— START —

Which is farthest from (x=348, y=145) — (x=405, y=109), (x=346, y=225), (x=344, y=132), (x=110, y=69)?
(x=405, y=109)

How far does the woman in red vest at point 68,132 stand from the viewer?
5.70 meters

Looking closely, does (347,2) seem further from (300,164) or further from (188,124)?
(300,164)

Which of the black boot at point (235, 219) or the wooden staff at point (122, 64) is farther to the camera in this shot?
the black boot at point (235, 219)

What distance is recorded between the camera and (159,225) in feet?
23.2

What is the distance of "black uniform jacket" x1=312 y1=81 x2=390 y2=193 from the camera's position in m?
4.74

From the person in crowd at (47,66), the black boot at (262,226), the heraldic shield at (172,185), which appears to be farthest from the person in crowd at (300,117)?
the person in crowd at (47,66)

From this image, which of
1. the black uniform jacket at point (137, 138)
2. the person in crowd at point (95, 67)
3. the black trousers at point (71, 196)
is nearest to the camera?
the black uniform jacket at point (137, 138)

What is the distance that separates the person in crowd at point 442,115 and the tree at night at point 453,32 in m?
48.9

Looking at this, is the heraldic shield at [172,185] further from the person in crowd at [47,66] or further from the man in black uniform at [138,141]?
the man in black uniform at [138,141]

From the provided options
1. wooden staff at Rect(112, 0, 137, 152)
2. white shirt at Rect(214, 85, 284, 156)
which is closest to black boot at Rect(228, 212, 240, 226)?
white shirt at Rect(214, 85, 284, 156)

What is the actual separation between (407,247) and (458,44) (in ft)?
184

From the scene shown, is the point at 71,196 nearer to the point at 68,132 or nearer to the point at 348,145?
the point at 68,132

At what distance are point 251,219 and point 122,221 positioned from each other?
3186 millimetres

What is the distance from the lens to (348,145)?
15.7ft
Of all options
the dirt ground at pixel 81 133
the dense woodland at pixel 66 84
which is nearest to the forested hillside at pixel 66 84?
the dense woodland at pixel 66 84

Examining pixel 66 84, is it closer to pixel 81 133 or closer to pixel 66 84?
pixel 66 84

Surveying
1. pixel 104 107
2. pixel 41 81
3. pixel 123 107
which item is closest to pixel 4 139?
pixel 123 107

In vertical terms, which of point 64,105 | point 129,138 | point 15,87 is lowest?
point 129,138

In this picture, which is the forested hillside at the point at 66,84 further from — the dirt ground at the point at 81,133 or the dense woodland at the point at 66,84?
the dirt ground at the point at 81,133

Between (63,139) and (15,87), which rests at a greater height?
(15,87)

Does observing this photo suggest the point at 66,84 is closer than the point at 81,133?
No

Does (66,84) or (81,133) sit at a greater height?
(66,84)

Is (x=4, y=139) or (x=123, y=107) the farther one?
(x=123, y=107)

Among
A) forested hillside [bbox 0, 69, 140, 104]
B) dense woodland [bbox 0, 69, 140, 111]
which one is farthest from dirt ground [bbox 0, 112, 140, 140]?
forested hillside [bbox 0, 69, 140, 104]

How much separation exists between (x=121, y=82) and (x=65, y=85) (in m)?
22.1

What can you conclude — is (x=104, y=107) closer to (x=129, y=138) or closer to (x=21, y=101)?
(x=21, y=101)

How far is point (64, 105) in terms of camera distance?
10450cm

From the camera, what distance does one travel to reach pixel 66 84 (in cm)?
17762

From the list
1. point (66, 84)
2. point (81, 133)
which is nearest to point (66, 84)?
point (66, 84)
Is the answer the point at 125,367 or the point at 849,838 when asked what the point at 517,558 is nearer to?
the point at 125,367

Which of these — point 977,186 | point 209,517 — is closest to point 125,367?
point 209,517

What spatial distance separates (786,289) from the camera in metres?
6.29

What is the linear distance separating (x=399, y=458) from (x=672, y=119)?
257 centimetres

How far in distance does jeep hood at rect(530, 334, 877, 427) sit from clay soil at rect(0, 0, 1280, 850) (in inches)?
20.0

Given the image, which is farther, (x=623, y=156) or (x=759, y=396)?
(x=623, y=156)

— END —

TASK GOAL
Please edit all of the lines above so that "wooden staff" becomes "walking stick" everywhere it appears. Leave everything else unchanged.

COMPLETE ANSWER
Which is farthest from (x=348, y=145) — (x=405, y=109), (x=346, y=225), (x=344, y=132), (x=110, y=69)?
(x=405, y=109)

How far does the woman in red vest at point 68,132 stand from the viewer?
5.70 meters

Looking closely, does (347,2) seem further from (300,164) or further from (188,124)?
(300,164)

Which of the black boot at point (235, 219) or the walking stick at point (122, 64) is farther to the camera in this shot?
the black boot at point (235, 219)

What distance is recorded between the camera and (159,225) in feet?
23.2

What is the distance of "black uniform jacket" x1=312 y1=81 x2=390 y2=193 from the camera's position in m?
4.74

From the person in crowd at (47,66), the black boot at (262,226), the heraldic shield at (172,185), which appears to be farthest from the person in crowd at (300,117)?
the person in crowd at (47,66)

From this image, which of
1. the black uniform jacket at point (137, 138)
2. the person in crowd at point (95, 67)
3. the black trousers at point (71, 196)
is nearest to the camera?
the black uniform jacket at point (137, 138)

What is the distance that separates the person in crowd at point 442,115 and the tree at night at point 453,32 in m?
48.9

Looking at this, is the heraldic shield at [172,185] further from the person in crowd at [47,66] or further from the man in black uniform at [138,141]?
the man in black uniform at [138,141]

From the provided options
1. walking stick at Rect(112, 0, 137, 152)
2. white shirt at Rect(214, 85, 284, 156)
which is closest to black boot at Rect(228, 212, 240, 226)?
white shirt at Rect(214, 85, 284, 156)

What is the actual separation between (407,247) and (458,44) (in ft)?
184

From the scene shown, is the point at 71,196 nearer to the point at 68,132 or nearer to the point at 348,145?
the point at 68,132

At what distance are point 251,219 and point 122,221 positioned from each other?
3186 millimetres

What is the distance from the lens to (348,145)?
15.7ft
Of all options
the dirt ground at pixel 81 133
the dense woodland at pixel 66 84
which is nearest to the forested hillside at pixel 66 84?
the dense woodland at pixel 66 84

Examining pixel 66 84, is it closer to pixel 81 133 or closer to pixel 66 84?
pixel 66 84

Surveying
1. pixel 104 107
2. pixel 41 81
3. pixel 123 107
which item is closest to pixel 4 139?
pixel 123 107

In vertical terms, which of point 64,105 | point 129,138 | point 15,87 is lowest?
point 129,138

In this picture, which is the forested hillside at the point at 66,84 further from — the dirt ground at the point at 81,133 or the dense woodland at the point at 66,84?
the dirt ground at the point at 81,133

Between (63,139) and (15,87), which rests at a greater height?
(15,87)

Does observing this photo suggest the point at 66,84 is closer than the point at 81,133?
No

Does (66,84) or (81,133) sit at a greater height?
(66,84)

Is (x=4, y=139) or (x=123, y=107) the farther one?
(x=123, y=107)

Among
A) forested hillside [bbox 0, 69, 140, 104]
B) dense woodland [bbox 0, 69, 140, 111]
which one is farthest from dirt ground [bbox 0, 112, 140, 140]?
forested hillside [bbox 0, 69, 140, 104]

How much separation exists between (x=121, y=82) and (x=65, y=85) (in m)?
22.1

What can you conclude — is (x=104, y=107) closer to (x=129, y=138) or closer to (x=21, y=101)?
(x=21, y=101)

How far is point (64, 105) in terms of camera distance?
10450cm

From the camera, what distance does one travel to reach pixel 66 84 (in cm)?
17762

From the list
1. point (66, 84)
2. point (81, 133)
which is nearest to point (66, 84)?
point (66, 84)
Is the answer the point at 125,367 or the point at 849,838 when asked what the point at 517,558 is nearer to?
the point at 125,367

Which of these — point 977,186 | point 209,517 — is closest to point 125,367?
point 209,517

What spatial distance separates (786,289) from the camera in metres?
6.29

What is the linear distance separating (x=399, y=458) from (x=672, y=119)?
257 centimetres

How far in distance does jeep hood at rect(530, 334, 877, 427) sit from clay soil at rect(0, 0, 1280, 850) (in inches)?
20.0

Given the image, which is farther, (x=623, y=156) or (x=759, y=396)?
(x=623, y=156)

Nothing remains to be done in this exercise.